Personal information
- Born: March 7, 1984 (age 42) Tuzla, SR Bosnia and Herzegovina

Sport
- Sport: Swimming
- Strokes: Backstroke, butterfly, medley
- College team: Cleveland State University

= Nedim Nišić =

Bosnian American Olympic swimmer (born 1984)

Nedim Nišić (born March 7, 1984) is a Bosnian American Olympic swimmer.

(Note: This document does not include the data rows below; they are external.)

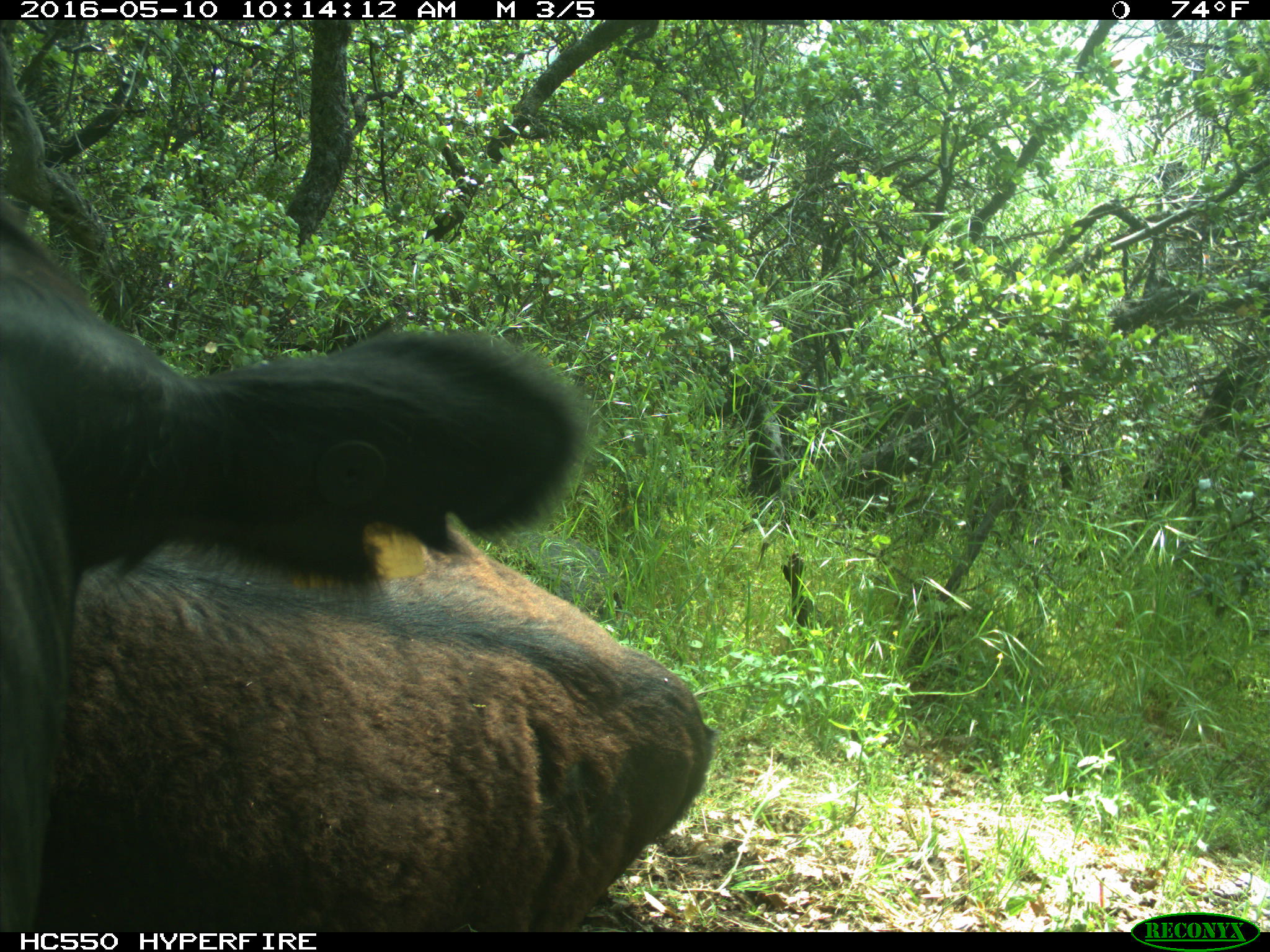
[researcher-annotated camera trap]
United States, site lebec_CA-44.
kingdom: Animalia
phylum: Chordata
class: Mammalia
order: Artiodactyla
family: Bovidae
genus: Bos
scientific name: Bos taurus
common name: domestic cow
Bos taurus (domestic cow).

He was a member of Bosnian Olympic team at the 2008 Summer Olympics in Beijing, China. He graduated from Cleveland State University, in Cleveland, Ohio. He currently lives in Cleveland.

== Swimming career ==

===High school===
Nedim was a national team member at the 2003 Long Course World Championships, 2004 Long Course European Championships, 2003 Short Course European Championships and the 2005 Mediterranean Games. He was a multiple national qualifier and finalist and earned medalist honors at several international competitions. He was the best Bosnian swimmer during the years 2004–2008. He is still the owner of numerous records in Bosnia and Herzegovina.

===College===
Nedim quickly established himself as a top swimmer, making record times in his freshman year. He swam the third leg on the 400 medley and 800 free relay teams that placed first at the Horizon League Championships. He placed fourth in the 100 fly with a team-best time of 49.86 at the league meet and also placed fourth in the 200 fly with a time of 1:53.55. His posted team-best time in the 200 fly is 1:50.76 against UIC. He added the team's second-fastest times in the 200 IM with a time of 1:52.69 and the 400 IM at 4:11.67.

In this second year, Nedim recorded Cleveland State University's top-times in the 100 butterfly 49.64, the 200 butterfly 1:52.08 and the 100 backstroke 50.78. He finished second in the 100 butterfly, third in the 100 backstroke and eighth in the 200 butterfly at the Horizon League Championships. He swam the backstroke leg of the league championship 200 and 400 medley relay teams and claimed 10 individual wins during the season.

== Family ==
Nedim is the son of Muris and Aida Nišić. He has a brother, Emir, basketball player, former national Under 16 team member.